Veri kayıtları
########
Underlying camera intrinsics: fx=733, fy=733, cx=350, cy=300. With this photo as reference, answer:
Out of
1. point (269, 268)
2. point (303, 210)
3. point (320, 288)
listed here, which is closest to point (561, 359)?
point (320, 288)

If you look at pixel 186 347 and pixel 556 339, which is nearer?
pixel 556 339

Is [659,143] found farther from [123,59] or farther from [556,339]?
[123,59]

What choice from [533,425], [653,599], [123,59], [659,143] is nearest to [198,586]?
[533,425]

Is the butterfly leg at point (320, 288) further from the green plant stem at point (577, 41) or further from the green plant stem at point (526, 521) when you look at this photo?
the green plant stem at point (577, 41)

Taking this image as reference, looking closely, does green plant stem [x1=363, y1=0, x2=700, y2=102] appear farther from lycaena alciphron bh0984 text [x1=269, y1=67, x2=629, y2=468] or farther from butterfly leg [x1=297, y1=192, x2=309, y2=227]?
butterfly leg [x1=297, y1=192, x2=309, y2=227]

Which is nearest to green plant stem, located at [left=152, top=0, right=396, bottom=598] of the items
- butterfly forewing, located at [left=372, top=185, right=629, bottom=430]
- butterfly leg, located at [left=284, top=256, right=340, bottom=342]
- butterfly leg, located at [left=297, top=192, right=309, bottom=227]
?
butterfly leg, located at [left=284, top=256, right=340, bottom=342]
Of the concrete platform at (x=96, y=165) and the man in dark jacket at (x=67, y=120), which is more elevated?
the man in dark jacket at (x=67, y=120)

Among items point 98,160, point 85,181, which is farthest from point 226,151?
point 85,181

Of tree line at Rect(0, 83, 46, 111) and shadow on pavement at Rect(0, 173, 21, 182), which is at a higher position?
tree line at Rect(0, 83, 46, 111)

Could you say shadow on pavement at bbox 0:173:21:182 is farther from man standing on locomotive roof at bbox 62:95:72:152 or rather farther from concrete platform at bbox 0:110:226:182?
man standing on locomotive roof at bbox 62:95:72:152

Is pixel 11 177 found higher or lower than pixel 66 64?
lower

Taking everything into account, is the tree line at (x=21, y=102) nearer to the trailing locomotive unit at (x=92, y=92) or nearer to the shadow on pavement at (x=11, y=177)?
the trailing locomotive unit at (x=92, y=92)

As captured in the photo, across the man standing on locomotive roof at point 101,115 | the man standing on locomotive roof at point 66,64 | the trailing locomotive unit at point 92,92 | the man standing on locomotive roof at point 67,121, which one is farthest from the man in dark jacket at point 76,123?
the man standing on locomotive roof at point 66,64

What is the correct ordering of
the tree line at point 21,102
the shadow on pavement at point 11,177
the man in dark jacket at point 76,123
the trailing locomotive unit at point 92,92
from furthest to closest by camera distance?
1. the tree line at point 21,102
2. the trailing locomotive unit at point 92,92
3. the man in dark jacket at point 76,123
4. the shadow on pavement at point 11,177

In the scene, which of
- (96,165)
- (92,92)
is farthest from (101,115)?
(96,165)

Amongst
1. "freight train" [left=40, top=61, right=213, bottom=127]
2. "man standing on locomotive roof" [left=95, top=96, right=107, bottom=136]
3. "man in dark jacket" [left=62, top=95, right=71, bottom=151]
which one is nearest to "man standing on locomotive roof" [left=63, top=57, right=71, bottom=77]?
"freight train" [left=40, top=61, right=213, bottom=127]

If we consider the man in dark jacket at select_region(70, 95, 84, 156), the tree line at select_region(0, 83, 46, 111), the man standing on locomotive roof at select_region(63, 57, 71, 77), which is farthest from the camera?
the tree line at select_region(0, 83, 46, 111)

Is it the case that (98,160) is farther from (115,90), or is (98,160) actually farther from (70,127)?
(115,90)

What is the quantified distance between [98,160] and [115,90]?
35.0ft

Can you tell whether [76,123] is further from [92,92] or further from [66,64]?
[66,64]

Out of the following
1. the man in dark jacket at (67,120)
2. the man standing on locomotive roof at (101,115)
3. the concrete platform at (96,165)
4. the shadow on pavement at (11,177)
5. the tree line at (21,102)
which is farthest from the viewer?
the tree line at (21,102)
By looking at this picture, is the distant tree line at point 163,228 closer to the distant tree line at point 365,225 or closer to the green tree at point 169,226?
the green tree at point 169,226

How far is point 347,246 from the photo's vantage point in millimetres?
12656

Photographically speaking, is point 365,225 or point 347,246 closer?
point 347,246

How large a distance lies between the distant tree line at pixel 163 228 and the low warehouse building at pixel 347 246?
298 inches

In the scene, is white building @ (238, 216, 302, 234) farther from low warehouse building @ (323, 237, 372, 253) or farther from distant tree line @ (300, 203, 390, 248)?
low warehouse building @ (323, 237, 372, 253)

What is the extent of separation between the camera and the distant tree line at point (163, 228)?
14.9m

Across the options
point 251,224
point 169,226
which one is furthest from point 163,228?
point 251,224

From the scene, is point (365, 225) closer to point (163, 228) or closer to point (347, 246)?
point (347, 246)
########
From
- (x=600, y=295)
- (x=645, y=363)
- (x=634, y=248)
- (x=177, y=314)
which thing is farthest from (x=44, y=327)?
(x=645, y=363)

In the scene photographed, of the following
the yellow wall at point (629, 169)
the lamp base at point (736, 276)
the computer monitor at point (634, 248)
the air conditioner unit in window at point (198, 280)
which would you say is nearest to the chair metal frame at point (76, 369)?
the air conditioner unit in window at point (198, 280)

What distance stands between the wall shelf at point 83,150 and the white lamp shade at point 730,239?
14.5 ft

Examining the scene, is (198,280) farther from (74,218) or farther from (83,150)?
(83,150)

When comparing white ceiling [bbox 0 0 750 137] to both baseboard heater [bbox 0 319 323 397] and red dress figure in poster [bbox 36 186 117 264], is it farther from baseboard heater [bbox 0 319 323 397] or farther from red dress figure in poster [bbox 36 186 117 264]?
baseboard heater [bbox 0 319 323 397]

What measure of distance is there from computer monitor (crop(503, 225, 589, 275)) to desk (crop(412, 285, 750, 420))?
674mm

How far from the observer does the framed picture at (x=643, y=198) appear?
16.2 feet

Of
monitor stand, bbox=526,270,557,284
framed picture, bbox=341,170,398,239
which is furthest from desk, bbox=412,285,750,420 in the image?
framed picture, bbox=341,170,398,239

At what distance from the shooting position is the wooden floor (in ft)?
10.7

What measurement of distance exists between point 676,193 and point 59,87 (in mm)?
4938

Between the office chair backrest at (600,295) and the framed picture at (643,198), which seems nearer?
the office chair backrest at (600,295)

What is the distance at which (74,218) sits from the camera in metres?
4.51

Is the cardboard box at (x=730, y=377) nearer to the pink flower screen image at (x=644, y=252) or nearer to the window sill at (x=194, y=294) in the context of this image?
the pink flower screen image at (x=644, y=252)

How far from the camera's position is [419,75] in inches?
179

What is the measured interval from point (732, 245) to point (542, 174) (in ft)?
########
Yukarıdaki kayıtlarda "distance" sözcüğünü içeren her satırı belirle ve bu satırları aynen aktar.

from furthest to closest by camera distance?
What is the quantified distance between [98,160] and [115,90]?
How large a distance lies between the distant tree line at pixel 163 228 and the low warehouse building at pixel 347 246?
What distance stands between the wall shelf at point 83,150 and the white lamp shade at point 730,239?
What measure of distance is there from computer monitor (crop(503, 225, 589, 275)) to desk (crop(412, 285, 750, 420))?
At what distance from the shooting position is the wooden floor (in ft)?
What measurement of distance exists between point 676,193 and point 59,87 (in mm)?
What is the distance at which (74,218) sits from the camera in metres?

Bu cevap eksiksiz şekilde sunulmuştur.